# CStimer on mobile



## Flowkap (Oct 18, 2021)

I actually like cstimer.net quite a lot, but on mobile I have issues like not being able to change stuff that relies on Keyboard shortcuts (like input mode). 

Am I too stupid to fiddle that out? I'm preferring an online timer as I can use it on both mobile + desktop easily. But Im also trying some native android apps right now.


----------



## CubeRed (Oct 18, 2021)

What input options are tou having trouble with?


----------



## Flowkap (Oct 18, 2021)

On mobile I cannot switch the input method as I don't have a keyboard. Can't find a UI way to switch it.


----------



## PapaSmurf (Oct 18, 2021)

CSTimer on mobile is a pain to use. I use ChaoTimer for iOS, but there are a lot of options that unfortunately don't sync, but they're solid timers. I'm not sure about Android.


----------



## CubeRed (Oct 18, 2021)

If meaning the input method to input times, go to options, timer then click the entering times with: menu. There should be a lot of options. Although I use Android so if you use IOS it might differ.


----------



## Sevilzww (Oct 19, 2021)

You can add csTimer homescreen to both iOS and android, it works like the desktop app and not as laggy


----------



## Flowkap (Oct 19, 2021)

CubeRed said:


> If meaning the input method to input times, go to options, timer then click the entering times with: menu. There should be a lot of options. Although I use Android so if you use IOS it might differ.

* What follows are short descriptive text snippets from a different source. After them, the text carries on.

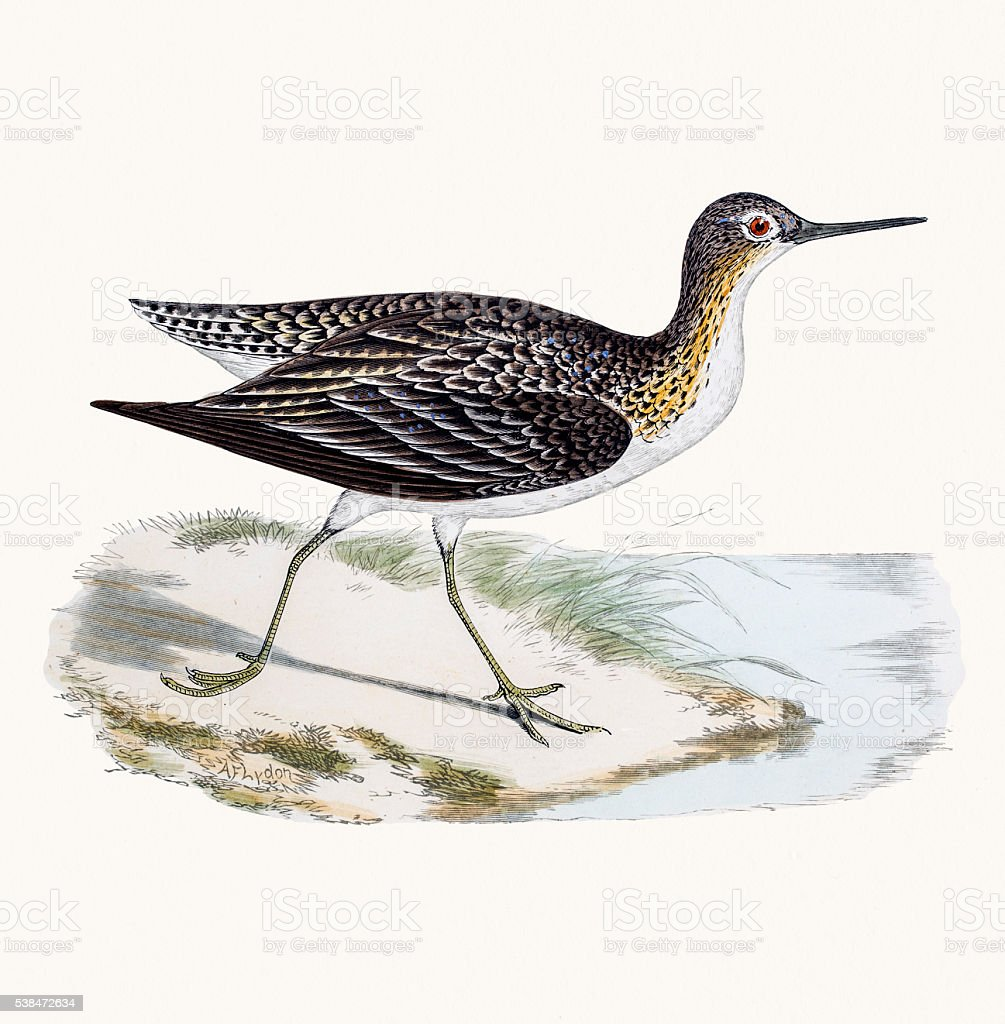 Solitary sandpiper shorebird vector art illustration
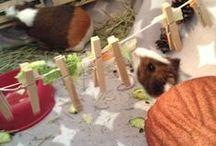 DIY Guinea Pig Stuff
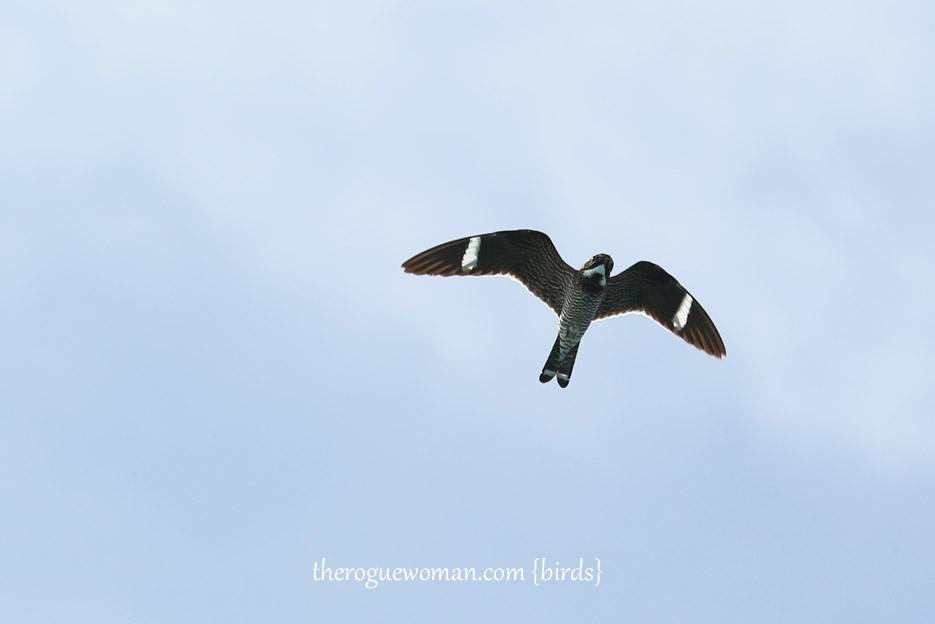 091514_bird29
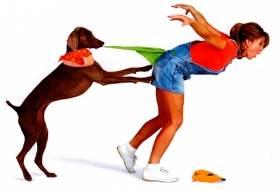 Собака ворует из кармана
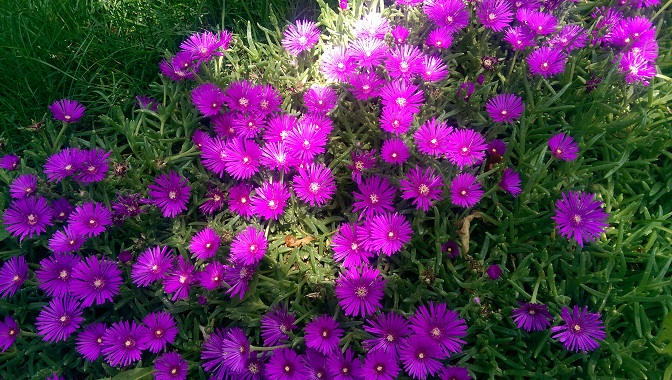 Ice Plant in Bloom.
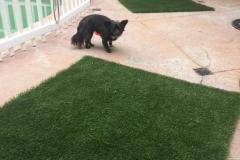 fays-loving-pet-care-dog-cat-boarding-care-tarzana-ca-25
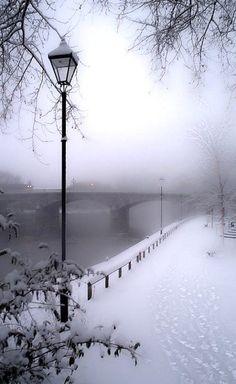 Paris Winter Wonderland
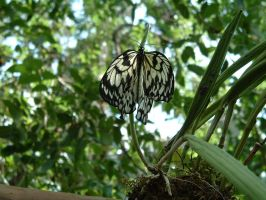 butterfly-2 by dproberts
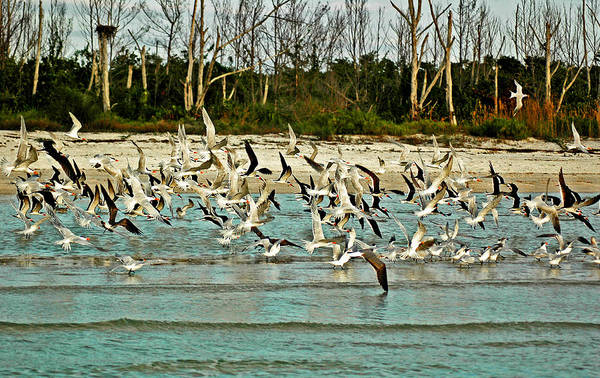 Photograph - Black Skimmers And Royal Terns On  Bonita Beach by Ginger Wakem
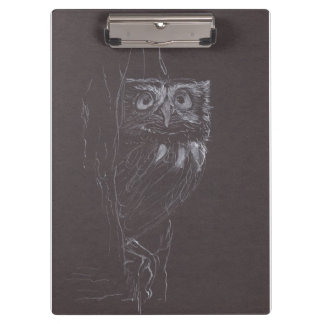 Owl - Original Drawing - Clipboard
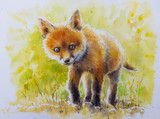 Watercolors painted portrait of cute, young fox.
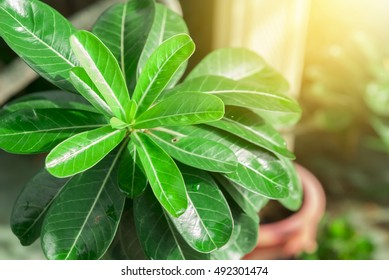 green leaf background with sunlight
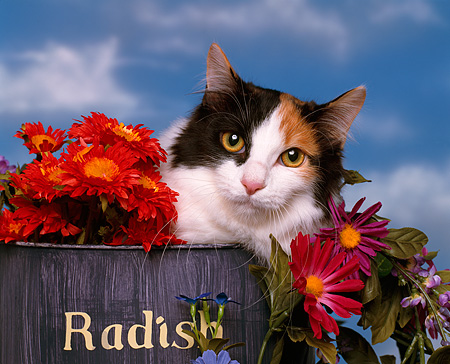 CAT 01 RK0010 03 © Kimball Stock Head Shot Of Japanese Bobtail  Calico By Flowers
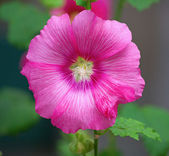 Malva (Alcea rosea hollyhock) flower — Stock Photo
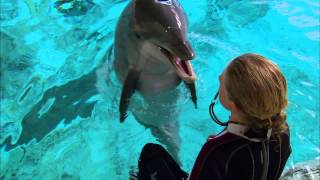 Download Super Smart Dolphin Answers Questions | Extraordinary Animals | Earth Mp3 and Videos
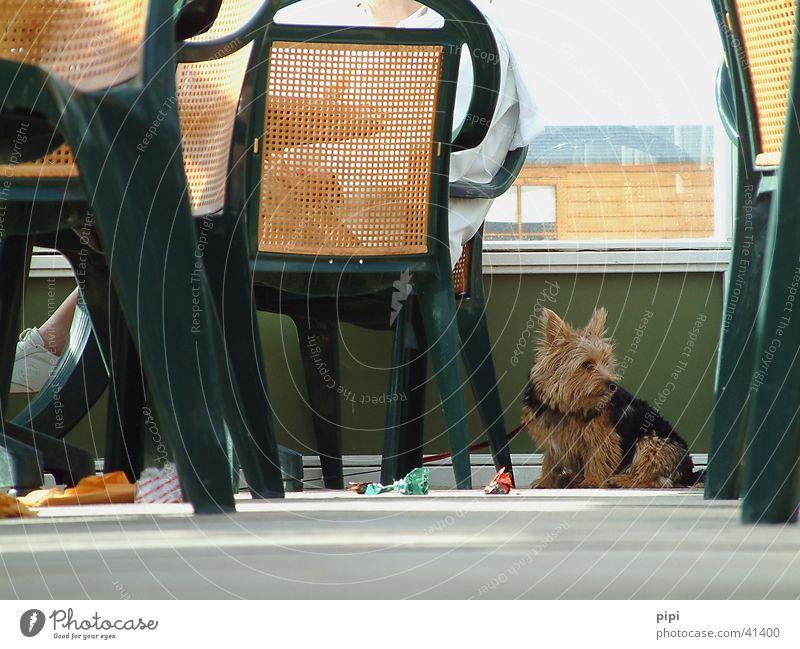 wauwau Meer Strand Tier Hund Langeweile Niederlande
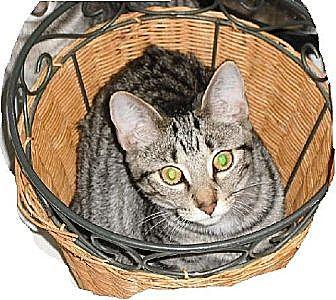 Domestic Shorthair Cat for adoption in Kohler, Wisconsin - Sunny
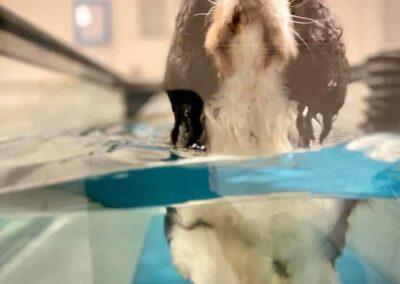 Unterwasserlaufband für Hunde Hundephysiotherapie Zauberhunde Wilsdruff 3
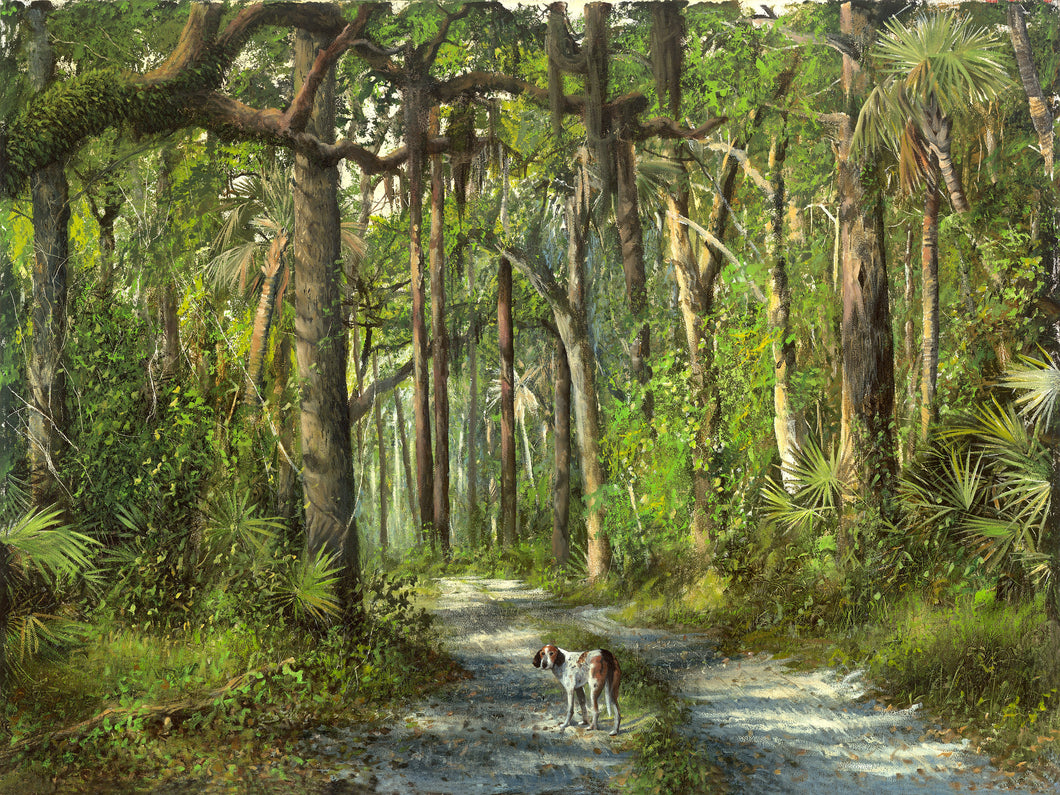 riley, seven north art, painting, print, dog, nature, woods, tree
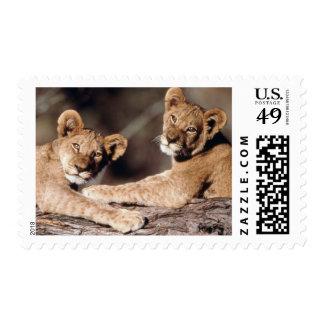 Suráfrica, cachorros de león estampilla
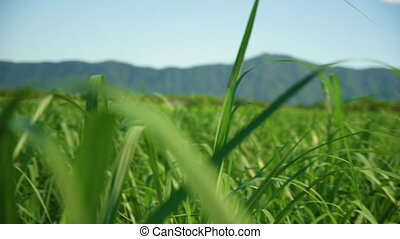 Medium shot of grass - A medium shot of grass while rotating...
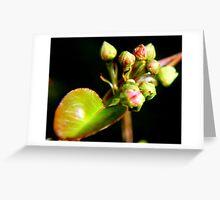 Pear Tree Buds Greeting Card
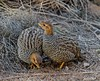 Coqui Francolin (Francolinus coqui) by ruslou (More off than on)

Thank you!! I overlooked this setting a million times.


----------



## Flowkap (Oct 19, 2021)

PapaSmurf said:


> CSTimer on mobile is a pain to use. I use ChaoTimer for iOS, but there are a lot of options that unfortunately don't sync, but they're solid timers. I'm not sure about Android.


Non synching different timers are not an option. I totally wait for mobile support of cubedesk. But as long as it's not here, cstimer.


----------